Print the data verbatim, starting at the line containing "How far are the" and continuing through the final line of the data, both included.

▶ Dataset extract:

■ ■ ■

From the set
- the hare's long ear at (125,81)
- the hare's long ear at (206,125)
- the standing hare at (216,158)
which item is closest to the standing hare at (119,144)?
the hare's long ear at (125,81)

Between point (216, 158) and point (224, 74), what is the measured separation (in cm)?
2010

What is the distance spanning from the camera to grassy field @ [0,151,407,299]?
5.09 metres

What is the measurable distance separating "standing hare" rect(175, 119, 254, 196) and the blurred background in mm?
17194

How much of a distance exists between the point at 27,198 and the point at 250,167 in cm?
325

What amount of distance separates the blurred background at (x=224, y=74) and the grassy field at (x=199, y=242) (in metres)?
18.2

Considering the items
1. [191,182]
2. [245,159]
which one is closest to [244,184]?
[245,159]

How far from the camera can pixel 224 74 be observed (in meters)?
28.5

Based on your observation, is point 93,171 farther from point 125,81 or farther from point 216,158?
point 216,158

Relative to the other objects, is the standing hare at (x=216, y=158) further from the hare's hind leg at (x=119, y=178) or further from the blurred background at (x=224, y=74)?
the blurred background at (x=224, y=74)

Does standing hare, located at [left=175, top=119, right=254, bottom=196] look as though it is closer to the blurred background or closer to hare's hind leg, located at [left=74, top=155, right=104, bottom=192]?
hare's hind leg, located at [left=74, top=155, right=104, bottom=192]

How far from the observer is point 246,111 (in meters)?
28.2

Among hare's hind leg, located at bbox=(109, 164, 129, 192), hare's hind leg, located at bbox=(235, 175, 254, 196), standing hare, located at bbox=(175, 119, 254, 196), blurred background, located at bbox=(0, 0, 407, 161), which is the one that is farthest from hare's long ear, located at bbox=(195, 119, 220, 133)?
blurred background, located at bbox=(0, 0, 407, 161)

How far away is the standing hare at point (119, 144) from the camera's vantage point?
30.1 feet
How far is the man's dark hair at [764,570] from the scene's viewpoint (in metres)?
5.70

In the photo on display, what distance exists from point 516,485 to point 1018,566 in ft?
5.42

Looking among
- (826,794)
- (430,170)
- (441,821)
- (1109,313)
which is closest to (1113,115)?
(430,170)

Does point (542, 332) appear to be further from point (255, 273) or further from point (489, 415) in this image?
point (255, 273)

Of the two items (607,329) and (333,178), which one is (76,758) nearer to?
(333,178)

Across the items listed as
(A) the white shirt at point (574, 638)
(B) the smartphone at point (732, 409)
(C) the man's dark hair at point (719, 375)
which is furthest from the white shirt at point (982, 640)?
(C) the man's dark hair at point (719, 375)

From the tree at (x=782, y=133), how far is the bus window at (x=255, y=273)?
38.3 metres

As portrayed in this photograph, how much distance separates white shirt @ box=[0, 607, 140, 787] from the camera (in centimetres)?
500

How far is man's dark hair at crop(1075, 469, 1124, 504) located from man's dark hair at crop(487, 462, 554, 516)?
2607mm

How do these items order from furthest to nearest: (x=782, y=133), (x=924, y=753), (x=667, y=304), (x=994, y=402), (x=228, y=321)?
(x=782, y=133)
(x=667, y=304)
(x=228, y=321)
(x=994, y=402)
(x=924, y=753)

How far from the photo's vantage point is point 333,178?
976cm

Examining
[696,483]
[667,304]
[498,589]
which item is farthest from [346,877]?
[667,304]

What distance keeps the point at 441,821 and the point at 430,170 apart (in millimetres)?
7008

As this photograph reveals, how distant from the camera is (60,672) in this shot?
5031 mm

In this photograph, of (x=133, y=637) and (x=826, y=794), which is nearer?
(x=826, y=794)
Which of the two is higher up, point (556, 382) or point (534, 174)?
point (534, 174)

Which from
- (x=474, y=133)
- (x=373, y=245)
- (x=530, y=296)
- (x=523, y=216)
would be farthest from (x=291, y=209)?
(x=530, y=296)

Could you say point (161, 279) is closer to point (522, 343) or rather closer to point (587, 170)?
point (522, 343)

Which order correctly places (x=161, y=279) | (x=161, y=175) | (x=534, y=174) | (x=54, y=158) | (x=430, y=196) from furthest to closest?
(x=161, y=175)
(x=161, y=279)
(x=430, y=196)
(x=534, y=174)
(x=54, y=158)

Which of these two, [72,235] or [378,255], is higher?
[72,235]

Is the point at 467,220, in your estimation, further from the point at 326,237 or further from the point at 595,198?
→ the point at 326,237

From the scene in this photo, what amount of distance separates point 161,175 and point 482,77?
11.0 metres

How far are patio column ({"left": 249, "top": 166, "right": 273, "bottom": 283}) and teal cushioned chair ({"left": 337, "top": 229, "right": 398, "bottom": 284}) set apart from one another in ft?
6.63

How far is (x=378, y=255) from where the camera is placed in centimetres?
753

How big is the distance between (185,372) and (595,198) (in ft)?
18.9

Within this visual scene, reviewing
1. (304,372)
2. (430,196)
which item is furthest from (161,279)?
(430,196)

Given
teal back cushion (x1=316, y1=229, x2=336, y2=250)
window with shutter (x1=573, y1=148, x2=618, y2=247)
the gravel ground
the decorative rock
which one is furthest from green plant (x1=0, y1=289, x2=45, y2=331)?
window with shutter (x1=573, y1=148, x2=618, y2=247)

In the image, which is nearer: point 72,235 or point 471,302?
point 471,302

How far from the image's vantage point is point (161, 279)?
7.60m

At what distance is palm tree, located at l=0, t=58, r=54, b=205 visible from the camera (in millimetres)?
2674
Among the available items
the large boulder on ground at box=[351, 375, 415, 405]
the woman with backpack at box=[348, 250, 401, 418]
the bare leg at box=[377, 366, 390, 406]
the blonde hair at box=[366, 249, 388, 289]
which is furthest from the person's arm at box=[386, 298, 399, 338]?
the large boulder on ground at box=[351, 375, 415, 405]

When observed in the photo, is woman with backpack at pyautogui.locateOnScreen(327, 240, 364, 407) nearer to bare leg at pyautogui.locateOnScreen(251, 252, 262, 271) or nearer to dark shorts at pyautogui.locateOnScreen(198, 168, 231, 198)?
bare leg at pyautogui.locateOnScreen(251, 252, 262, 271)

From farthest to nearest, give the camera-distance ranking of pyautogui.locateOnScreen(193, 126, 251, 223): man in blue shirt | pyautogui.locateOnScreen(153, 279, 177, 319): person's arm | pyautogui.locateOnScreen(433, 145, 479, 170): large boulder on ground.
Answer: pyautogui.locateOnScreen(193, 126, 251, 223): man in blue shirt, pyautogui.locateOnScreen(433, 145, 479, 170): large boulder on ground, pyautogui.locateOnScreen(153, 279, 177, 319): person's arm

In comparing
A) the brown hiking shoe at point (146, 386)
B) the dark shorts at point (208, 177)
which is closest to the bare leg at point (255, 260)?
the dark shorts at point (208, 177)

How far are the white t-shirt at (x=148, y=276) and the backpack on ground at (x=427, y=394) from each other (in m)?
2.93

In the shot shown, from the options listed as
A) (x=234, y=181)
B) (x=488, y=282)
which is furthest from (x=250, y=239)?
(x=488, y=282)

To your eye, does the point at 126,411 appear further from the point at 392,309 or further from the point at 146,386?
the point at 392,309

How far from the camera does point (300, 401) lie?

■ ■ ■

▶ The completed task:
How far are the white t-shirt at (x=148, y=276) and the backpack on ground at (x=427, y=394) from each other (in m)?
2.93

In the shot shown, from the options listed as
A) (x=234, y=181)
B) (x=488, y=282)
which is furthest from (x=250, y=239)?
(x=488, y=282)

To your eye, does the point at 126,411 appear further from the point at 392,309 or further from the point at 146,386?
the point at 392,309

How far from the camera does point (300, 401) lie?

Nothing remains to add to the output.